** Opening Exercise data block **
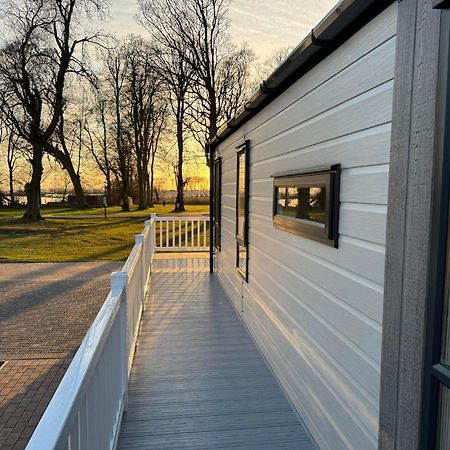 Apartament Seaton Estate Arbroath Zewnętrze zdjęcie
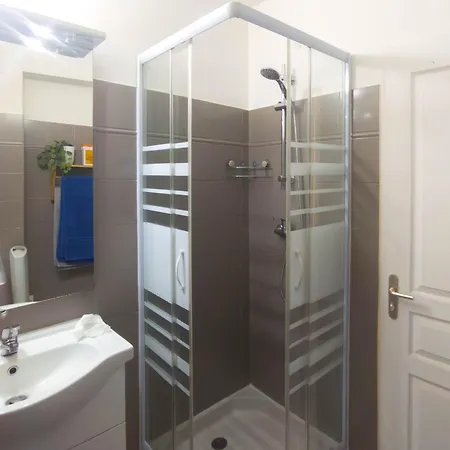Apartment 35m2
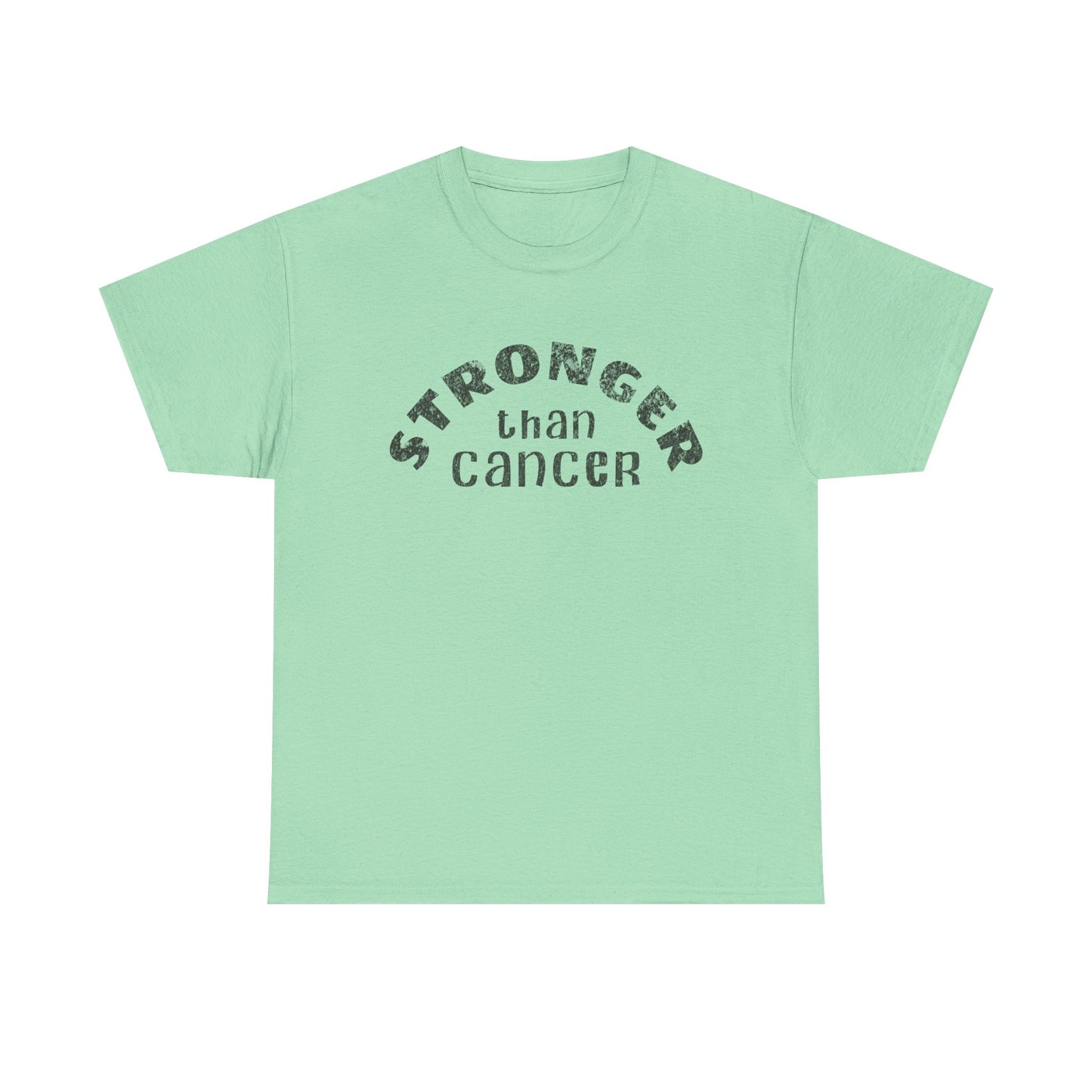 Stronger Than Cancer T-Shirt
** Closing Exercise data block **
Exercise brief | Reproduce the data above word for word, but leave the images out.

Exercise solution |
 Apartament Seaton Estate Arbroath Zewnętrze zdjęcie
Apartment 35m2
 Stronger Than Cancer T-Shirt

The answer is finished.